The request
Return exactly the lines of the data below, from the one that contains "Which of these, (x=17, y=214)" through the final line, and leave out every picture.
------ Data excerpts
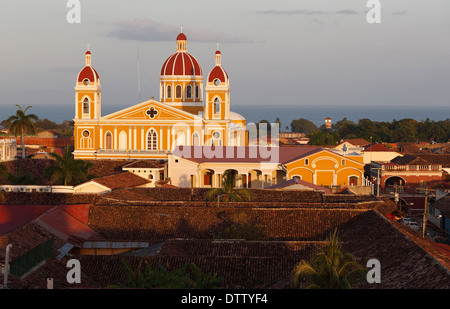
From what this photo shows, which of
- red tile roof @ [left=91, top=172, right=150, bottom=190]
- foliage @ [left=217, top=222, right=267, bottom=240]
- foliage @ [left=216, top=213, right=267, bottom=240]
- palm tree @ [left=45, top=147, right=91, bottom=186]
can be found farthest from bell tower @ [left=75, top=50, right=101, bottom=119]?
foliage @ [left=217, top=222, right=267, bottom=240]

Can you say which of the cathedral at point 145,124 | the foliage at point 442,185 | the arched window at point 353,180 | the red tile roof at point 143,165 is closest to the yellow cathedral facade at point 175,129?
the cathedral at point 145,124

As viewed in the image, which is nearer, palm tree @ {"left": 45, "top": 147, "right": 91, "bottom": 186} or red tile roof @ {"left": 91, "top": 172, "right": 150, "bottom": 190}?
red tile roof @ {"left": 91, "top": 172, "right": 150, "bottom": 190}

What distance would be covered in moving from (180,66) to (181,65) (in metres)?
0.10

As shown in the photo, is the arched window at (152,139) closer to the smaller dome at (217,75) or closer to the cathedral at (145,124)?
the cathedral at (145,124)

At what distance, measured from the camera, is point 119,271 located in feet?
69.7

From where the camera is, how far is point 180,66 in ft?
189

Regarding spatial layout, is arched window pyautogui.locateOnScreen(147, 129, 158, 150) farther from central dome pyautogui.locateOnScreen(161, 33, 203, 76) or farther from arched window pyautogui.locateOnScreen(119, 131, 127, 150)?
central dome pyautogui.locateOnScreen(161, 33, 203, 76)

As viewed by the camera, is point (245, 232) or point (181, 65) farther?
point (181, 65)

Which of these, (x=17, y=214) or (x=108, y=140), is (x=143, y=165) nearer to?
(x=108, y=140)

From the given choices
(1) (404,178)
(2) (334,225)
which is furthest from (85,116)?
(2) (334,225)

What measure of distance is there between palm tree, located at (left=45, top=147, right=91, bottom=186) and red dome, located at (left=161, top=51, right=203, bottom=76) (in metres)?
17.0

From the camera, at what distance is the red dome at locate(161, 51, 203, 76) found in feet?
189

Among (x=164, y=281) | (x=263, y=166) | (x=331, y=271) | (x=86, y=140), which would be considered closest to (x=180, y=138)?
(x=86, y=140)

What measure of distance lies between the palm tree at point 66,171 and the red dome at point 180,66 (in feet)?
55.7
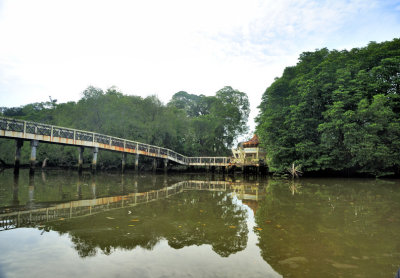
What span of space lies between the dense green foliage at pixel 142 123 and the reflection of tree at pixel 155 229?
32669 mm

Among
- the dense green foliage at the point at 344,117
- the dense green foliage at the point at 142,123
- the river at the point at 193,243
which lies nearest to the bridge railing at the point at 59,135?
the dense green foliage at the point at 142,123

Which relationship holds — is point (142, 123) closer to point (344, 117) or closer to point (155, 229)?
------------
Written response
Which of these, (x=17, y=214) or (x=108, y=140), is (x=143, y=165) nearer to?
(x=108, y=140)

From the given choices
(1) (404,178)
(2) (334,225)
which is furthest from (85,116)?
(2) (334,225)

What measure of distance is there between palm tree, located at (left=45, top=147, right=91, bottom=186) and red dome, located at (left=161, top=51, right=203, bottom=76) (in metres)?
17.0

From the camera, at what distance is the red dome at locate(161, 51, 203, 76) found in feet?
189

Among (x=164, y=281) | (x=263, y=166) | (x=331, y=271) | (x=86, y=140), which would be considered closest to (x=180, y=138)?
(x=86, y=140)

What measure of distance lies between the palm tree at point 66,171 and the red dome at point 180,66 (in feet)?
55.7
What span of space lies between the dense green foliage at pixel 142 123 and the reflection of tree at pixel 155 229?
32669 mm

Among
- the dense green foliage at the point at 344,117
- the dense green foliage at the point at 142,123
- the river at the point at 193,243
which lies nearest to the bridge railing at the point at 59,135?
the dense green foliage at the point at 142,123

Which relationship holds — is point (142, 123) closer to point (344, 117) or closer to point (155, 229)?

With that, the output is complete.